Top of Extract
In all environments, ARCS found admissible policies ($k = \infty$). In contrast, CGCP, Exp-Gradient, CPBVI and CPBVI-D only guarantees an admissible horizon of $k =1$, since the C-POMDP constraint is only at the initial belief. CGCP-CL may have a closed-loop admissible horizon greater than 1, but does not provide guarantees, as indicated in the violation rate.

The benchmarking results show that the policies computed for ARCS generally achieve competitive cumulative reward to policies computed for C-POMDP, without any constraint violations and thus no pathological behavior. ARCS also generally performs better in all metrics than CPBVI and CPBVI-D, both of which could not search the problem space sufficiently to find good solutions in large RC-POMDPs.

Although the C-POMDP policies generally satisfy the C-POMDP expected cost constraints, the prevalence of high violation rates of C-POMDP policies across the environments strongly suggests that the manifestation of the \emph{stochastic self-destruction} in C-POMDPs is not an exceptional phenomenon, but intrinsic to the C-POMDP problem formulation. This behavior is illustrated in the Tunnels problem, shown in Figure~\ref{fig:tunnels problem}. CGCP (in blue) decides to traverse tunnel $A$ $51\%$ of the time even when it observes that $A$ is rocky, and traverses tunnel $B$ $49\%$ of the time. In contrast, ARCS never traverses tunnel $A$, since such a policy is inadmissible. Instead, it traverses $B$ or $C$ depending on observation of rocks in tunnel $B$, to maximize rewards while remaining admissible.

Finally, the closed-loop inconsistency of C-POMDP policies is evident when comparing open loop CGCP with closed loop CGCP-CL. In most cases (all except CRS(7,8)), the cumulative reward is decreased when going from CGCP to CGCP-CL, sometimes drastically. The violation rate also decreases, but not to $0$, suggesting that planning with C-POMDPs instead of RC-POMDPs can lead to myopic behavior that cannot be addressed by re-planning. As seen in CE and both CRS, CGCP-CL attains lower reward than ARCS while still having constraint violations. Therefore, even for closed-loop planning, RC-POMDP can be more advantageous than C-POMDP.

\subsection*{Unconstrained POMDP problems}

Next, we additionally evaluate how well the RC-PODMP framework and our proposed algorithm performs for problems that have reduced constraints, so as to become equivalent to an unconstrained POMDP. We evaluate ARCS (RC-POMDP), CGCP (C-POMDP algorithm) and SARSOP (unconstrained POMDP algorithm) for the same benchmark problems with very high constraint thresholds $\hat{c} = 1000$.
Bottom of Extract
▶ **Activity**
Repeat word for word the part of the benchmarking excerpt from "Finally, the closed-loop" up to and including "advantageous than C-POMDP.". The rows are not needed for any of this work.
Top of Records provided
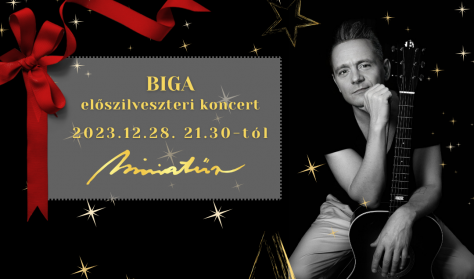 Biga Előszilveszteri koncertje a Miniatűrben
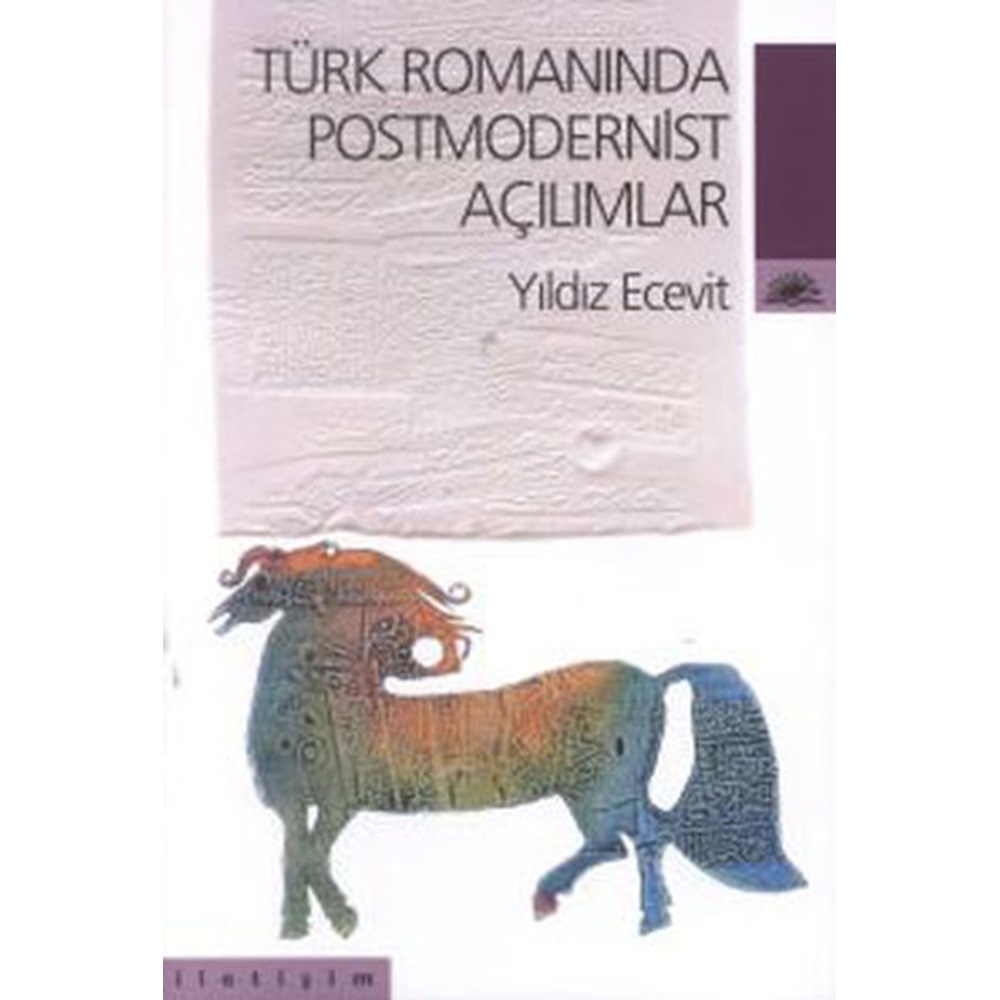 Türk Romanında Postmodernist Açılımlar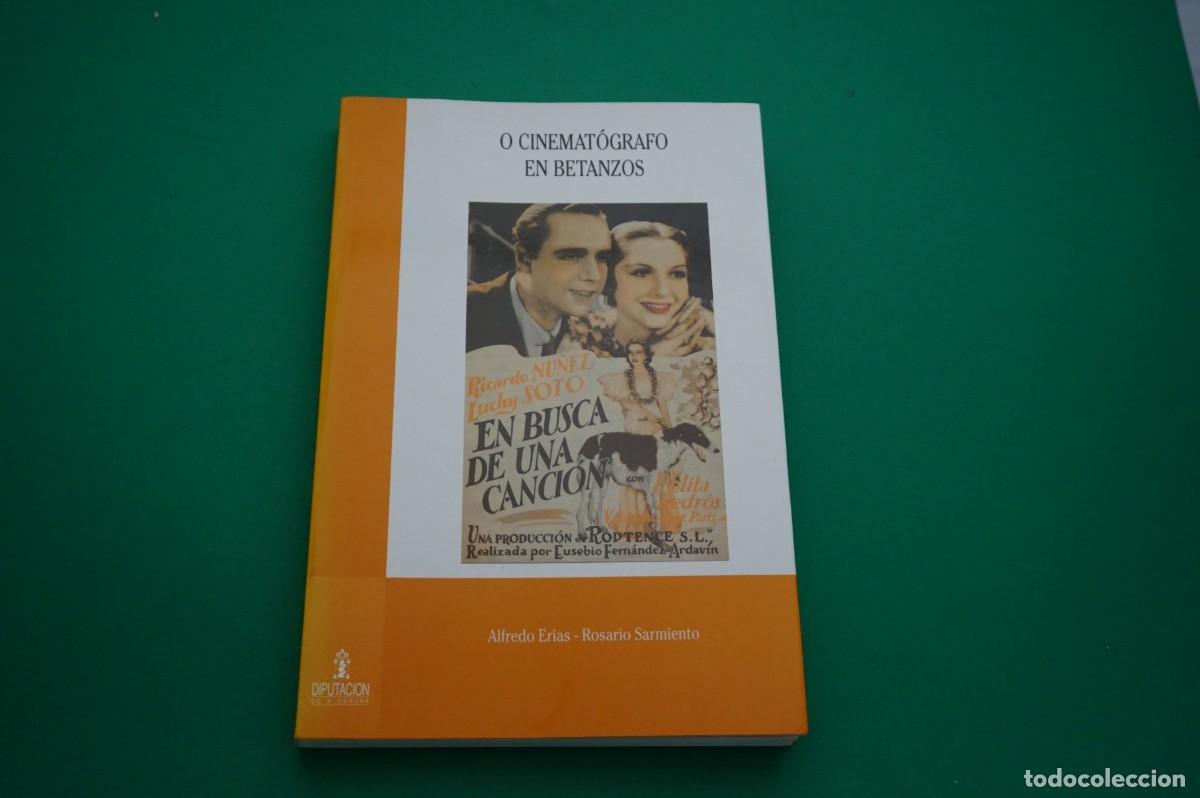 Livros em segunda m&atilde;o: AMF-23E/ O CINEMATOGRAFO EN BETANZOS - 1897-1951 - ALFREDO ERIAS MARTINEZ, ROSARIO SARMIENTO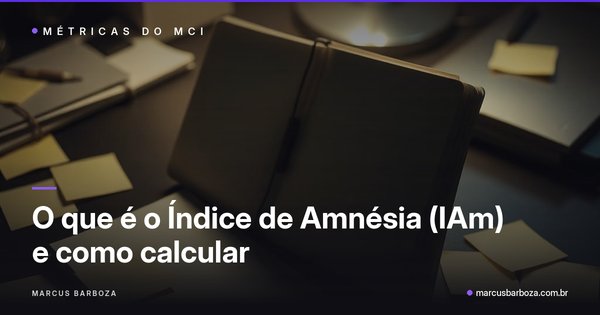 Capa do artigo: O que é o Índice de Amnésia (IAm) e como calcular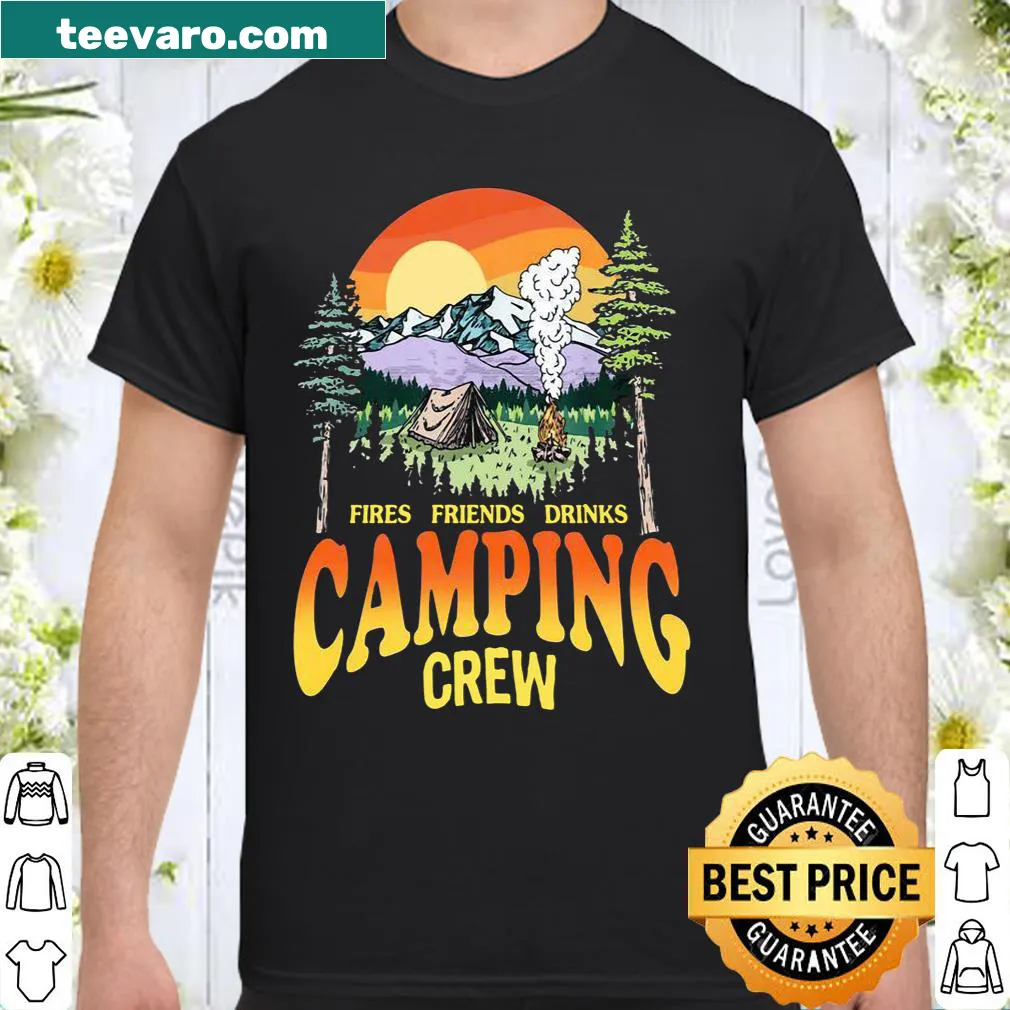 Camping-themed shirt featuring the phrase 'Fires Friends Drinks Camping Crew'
Bottom of Records provided
Top of Records provided
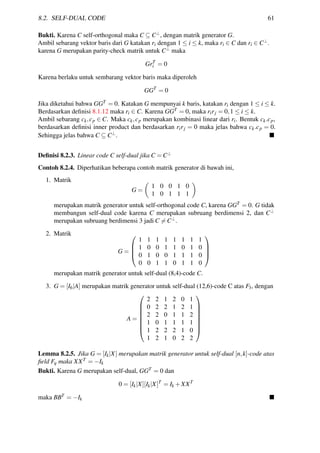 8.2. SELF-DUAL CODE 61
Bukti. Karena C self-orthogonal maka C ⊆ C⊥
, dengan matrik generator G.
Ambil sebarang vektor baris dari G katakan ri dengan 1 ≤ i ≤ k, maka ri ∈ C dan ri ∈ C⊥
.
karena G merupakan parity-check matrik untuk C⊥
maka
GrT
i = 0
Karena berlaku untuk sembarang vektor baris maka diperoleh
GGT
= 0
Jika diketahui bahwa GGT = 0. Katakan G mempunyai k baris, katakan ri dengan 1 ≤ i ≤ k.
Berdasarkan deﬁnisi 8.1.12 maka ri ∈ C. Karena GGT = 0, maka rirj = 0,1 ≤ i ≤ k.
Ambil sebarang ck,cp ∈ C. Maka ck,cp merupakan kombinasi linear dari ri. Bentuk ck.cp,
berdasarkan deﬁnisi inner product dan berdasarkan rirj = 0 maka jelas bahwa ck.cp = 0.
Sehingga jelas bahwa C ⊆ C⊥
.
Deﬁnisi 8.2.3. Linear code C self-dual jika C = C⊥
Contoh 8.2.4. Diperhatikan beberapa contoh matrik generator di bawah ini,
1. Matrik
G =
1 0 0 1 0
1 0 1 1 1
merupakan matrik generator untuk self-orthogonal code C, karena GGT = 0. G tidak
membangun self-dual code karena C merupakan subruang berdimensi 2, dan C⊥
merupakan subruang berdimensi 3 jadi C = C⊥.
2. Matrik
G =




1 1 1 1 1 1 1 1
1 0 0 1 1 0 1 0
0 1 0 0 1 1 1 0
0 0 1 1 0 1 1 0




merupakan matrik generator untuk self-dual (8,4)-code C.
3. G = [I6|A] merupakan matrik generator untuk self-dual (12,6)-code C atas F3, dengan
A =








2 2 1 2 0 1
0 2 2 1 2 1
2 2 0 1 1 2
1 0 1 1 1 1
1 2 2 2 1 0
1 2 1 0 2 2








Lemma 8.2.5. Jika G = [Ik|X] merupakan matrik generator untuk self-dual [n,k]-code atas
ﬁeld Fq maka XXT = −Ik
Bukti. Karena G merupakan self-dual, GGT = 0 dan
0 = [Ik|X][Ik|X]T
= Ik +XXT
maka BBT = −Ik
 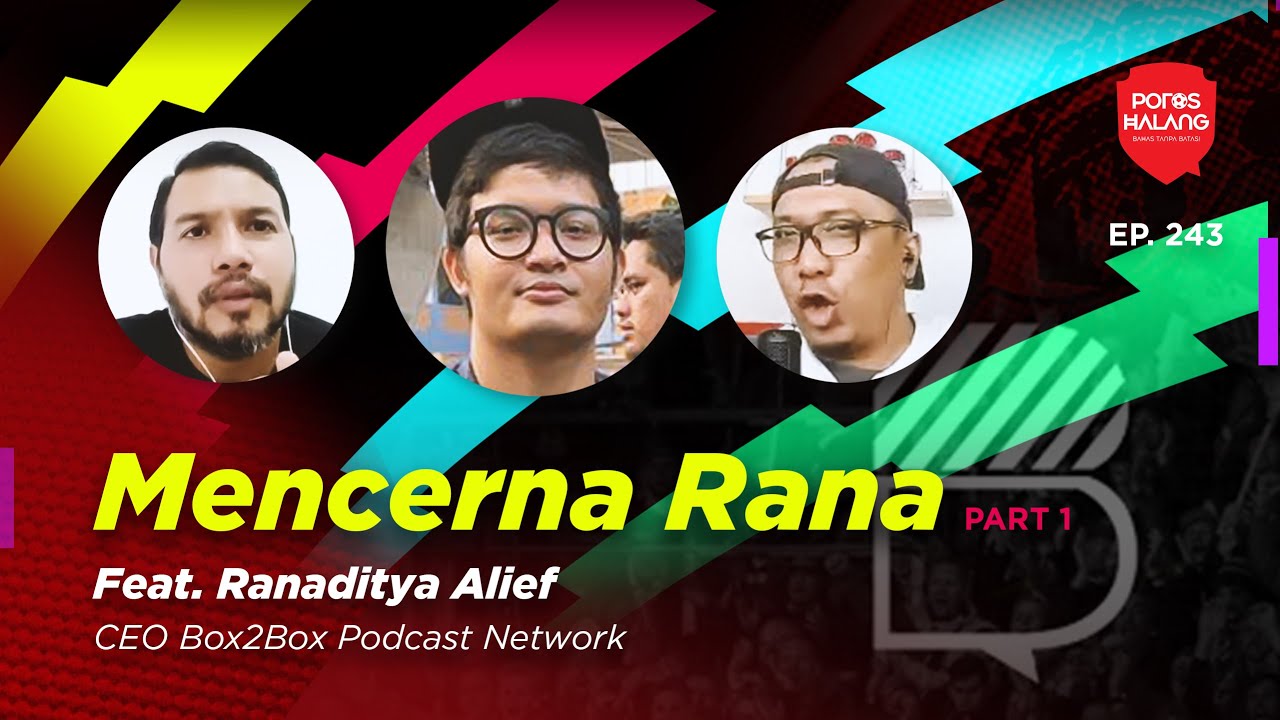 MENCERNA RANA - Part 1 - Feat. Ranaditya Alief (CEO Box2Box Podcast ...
Bottom of Records provided
▶ **Worked solution**
Finally, the closed-loop inconsistency of C-POMDP policies is evident when comparing open loop CGCP with closed loop CGCP-CL. In most cases (all except CRS(7,8)), the cumulative reward is decreased when going from CGCP to CGCP-CL, sometimes drastically. The violation rate also decreases, but not to $0$, suggesting that planning with C-POMDPs instead of RC-POMDPs can lead to myopic behavior that cannot be addressed by re-planning. As seen in CE and both CRS, CGCP-CL attains lower reward than ARCS while still having constraint violations. Therefore, even for closed-loop planning, RC-POMDP can be more advantageous than C-POMDP.